Cependant c'est évidemment le plus souvent la violence de la guerre qui prend le dessus et donc l'Enfer. Les conditions de détention des otages sont le plus souvent abominables. Tour à tour enchaînés, emprisonnés, humiliés, entassés dans baraquements, affamés, vivant dans des conditions d'hygiène déplorables, la tension entre eux devient vite inévitable. Et de ce point de vue, ce livre est aussi une réflexion sur la conditon humaine. On a par moments l'impression que la tension entre les otages est presque aussi forte qu'entre eux et les FARC, ces derniers entretenant pernicieusement celle-ci. C'est un aspect des choses auquel je ne m'attendais pas. C'est aussi ce qui m'a choquée, même si la littérature des camps de concerntration m'est revenue à l'esprit à la lecture de certains passages. Je ne m'attendais pas à ce que les otages soient aussi mesquins et en proie aux coups bas entre eux. Je m'étais imaginé, naïvement, une réelle solidarité. Heureusement c'est aussi parfois le cas : on sent une amitié et une solidarité sans faille entre Ingrid et Lucho.
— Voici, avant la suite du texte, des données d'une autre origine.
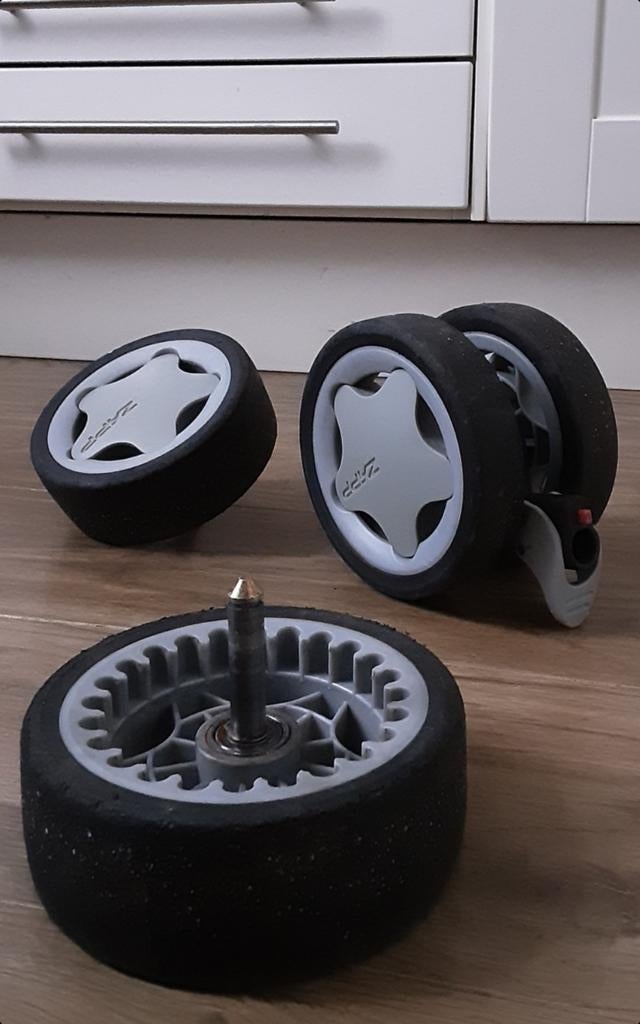 Quinny Zapp kinderwagen buggy wielen set, Ophalen of Verzenden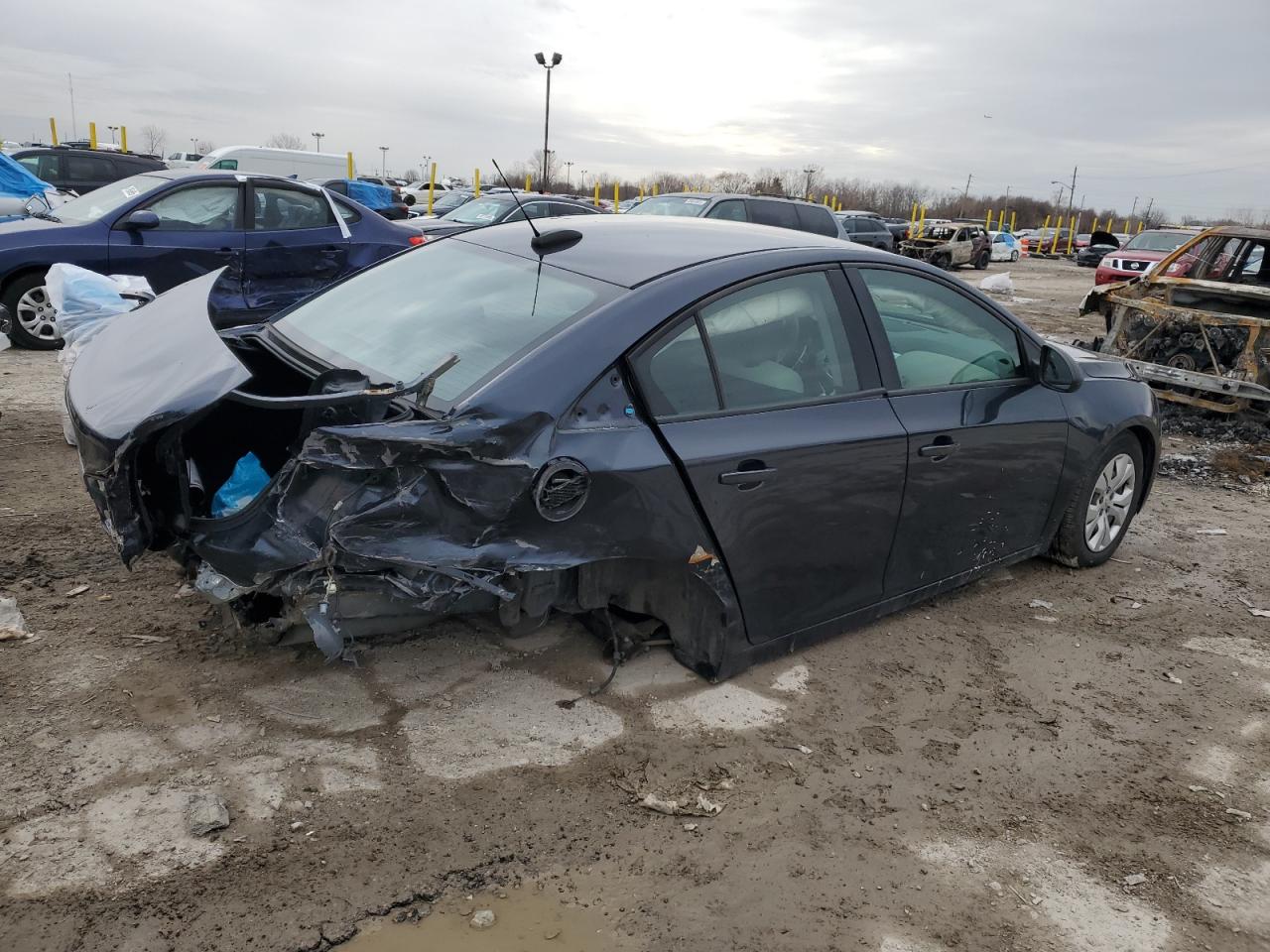 2015 Chevrolet Cruze - Image 3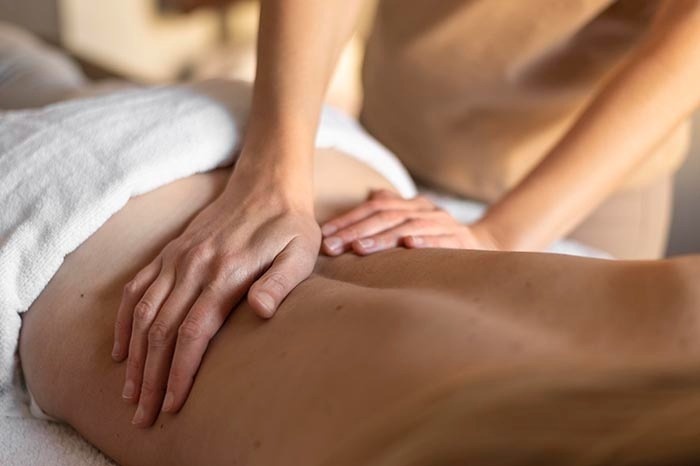 una mujer está recibiendo un masaje en la espalda en un spa .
Dans ce livre le lecteur passe par toute une palette de sentiments, qui va du rire à la consternation, en passant par la compassion et l'effroi. L'écriture fluide et acérée d'Ingrid Betancourt, la description de l'univers de la jungle colombienne a le don de faire voyager le lecteur très loin, dans un univers carcéral qu'il n'imaginait même pas, sans larmes ni pathos mais avec pourtant beaucoup d'émotion. On ne ressort pas tout à fait indemne de cet enfer vert.